Mute swan families can also to be seen at Cley and on rivers and lakes. The cygnets still have some grey-brown feathers and they won’t become completely white until they are at least a year old, which will be next spring. Meanwhile, they stay with their parents learning the life skills needed to be independent.
The hedgerows are still buzzing with life and one plant that is an important source of food for insects is Ivy. It remains in flower when most other plants are no longer blooming and provides nectar and pollen for many creatures. The flowers are followed by succulent berries relished by birds, particularly Wood pigeons which seem to love them.
Because hedgerows are often composed of many different species of plants, they are habitats for a variety of organisms. You may have noticed, as you walk beside a hedge, a white, powdery dust on Oak leaves. This is a type of mildew caused by a fungus that favours the young leaves and will often distort them as they mature. Of course, this will affect mature Oak trees as well but it is more noticeable to us on the low growing plants in the hedgerows. The fungus is thought to originate in Asia on Mango trees and possibly found its way to us on imported plants. In our country it is reported to have also infected Wisteria.
One colourful insect you may also find in hedges is the Hawthorn shield bug, one of many of our native shield bugs. This one feeds mainly on Hawthorn berries but will also eat a variety of leaves during the winter and, like other shield bugs, feeds by piercing the outer casing of the berry or leaf and sucking up the juices; shield bugs are also known as stink bugs because they emit a foul smell when disturbed.

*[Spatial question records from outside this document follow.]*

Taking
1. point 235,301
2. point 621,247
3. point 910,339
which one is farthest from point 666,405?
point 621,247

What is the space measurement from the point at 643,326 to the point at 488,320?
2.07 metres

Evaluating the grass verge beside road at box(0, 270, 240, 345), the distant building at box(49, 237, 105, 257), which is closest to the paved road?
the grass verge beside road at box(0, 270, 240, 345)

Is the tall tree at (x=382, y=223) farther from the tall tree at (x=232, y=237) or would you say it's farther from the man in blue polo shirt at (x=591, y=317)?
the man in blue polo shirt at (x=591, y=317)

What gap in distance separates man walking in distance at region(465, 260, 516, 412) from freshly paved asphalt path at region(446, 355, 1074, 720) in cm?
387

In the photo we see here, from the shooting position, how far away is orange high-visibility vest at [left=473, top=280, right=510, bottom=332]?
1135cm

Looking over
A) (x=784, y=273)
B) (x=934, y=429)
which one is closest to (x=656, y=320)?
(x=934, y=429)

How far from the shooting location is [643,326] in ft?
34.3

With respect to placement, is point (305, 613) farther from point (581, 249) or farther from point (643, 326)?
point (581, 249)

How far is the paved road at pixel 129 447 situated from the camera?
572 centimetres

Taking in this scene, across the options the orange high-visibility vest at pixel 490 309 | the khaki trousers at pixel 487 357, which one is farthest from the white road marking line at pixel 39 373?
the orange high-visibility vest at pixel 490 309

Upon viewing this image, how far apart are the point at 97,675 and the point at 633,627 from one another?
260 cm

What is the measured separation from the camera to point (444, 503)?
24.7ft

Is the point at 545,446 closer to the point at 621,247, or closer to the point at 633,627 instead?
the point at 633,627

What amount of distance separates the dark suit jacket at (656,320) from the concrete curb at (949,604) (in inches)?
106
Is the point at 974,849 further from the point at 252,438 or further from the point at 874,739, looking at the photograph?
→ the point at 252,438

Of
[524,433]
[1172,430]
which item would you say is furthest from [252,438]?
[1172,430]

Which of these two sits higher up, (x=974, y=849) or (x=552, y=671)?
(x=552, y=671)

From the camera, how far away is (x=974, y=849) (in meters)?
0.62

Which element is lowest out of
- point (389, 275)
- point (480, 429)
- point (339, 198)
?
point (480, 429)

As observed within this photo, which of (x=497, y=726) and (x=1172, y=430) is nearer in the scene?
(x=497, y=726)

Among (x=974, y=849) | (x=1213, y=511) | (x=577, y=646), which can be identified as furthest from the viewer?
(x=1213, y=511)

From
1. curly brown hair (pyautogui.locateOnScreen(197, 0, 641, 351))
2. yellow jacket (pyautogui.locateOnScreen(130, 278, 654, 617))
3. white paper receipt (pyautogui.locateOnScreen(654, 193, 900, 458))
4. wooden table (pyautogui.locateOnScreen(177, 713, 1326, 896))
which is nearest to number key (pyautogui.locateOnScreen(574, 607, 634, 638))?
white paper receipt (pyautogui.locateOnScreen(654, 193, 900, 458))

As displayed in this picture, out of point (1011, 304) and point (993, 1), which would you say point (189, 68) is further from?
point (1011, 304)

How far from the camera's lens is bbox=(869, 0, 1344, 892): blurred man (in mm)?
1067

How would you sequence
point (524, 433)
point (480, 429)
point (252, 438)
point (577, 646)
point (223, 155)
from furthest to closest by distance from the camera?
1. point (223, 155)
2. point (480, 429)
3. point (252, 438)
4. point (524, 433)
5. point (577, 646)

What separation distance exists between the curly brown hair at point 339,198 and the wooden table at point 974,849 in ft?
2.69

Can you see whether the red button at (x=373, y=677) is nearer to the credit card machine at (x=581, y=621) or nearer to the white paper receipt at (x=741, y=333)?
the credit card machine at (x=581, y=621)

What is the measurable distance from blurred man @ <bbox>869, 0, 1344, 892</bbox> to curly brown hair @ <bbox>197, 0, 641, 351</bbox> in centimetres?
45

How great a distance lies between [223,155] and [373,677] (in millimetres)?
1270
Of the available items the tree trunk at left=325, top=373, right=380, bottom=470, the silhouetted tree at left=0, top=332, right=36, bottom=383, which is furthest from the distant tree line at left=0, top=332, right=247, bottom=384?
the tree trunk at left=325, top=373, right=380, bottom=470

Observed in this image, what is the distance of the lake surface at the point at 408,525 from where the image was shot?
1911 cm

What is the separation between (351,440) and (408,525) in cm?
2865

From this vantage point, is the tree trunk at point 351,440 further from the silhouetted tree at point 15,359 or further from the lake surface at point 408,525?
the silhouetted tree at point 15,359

A colourful migrant still here in September is the Large tortoiseshell butterfly. This became extinct in England in the 1960s mainly due to Dutch Elm Disease which killed most of our Elm trees; Elm leaves are the primary food for the Large tortoiseshell caterpillars. However, sightings have been reported this year in Norfolk, other Eastern counties and in the south. These will have arrived earlier in the year from European countries and it is hoped that some will stay and overwinter here to emerge in the spring and establish a native breeding colony. This butterfly looks very like its smaller cousin, the Small tortoiseshell which is common in the UK, except it is slightly larger and has an extra black spot low on the forewing.
I hope you all are still well and enjoying the last of summer and the start of autumn.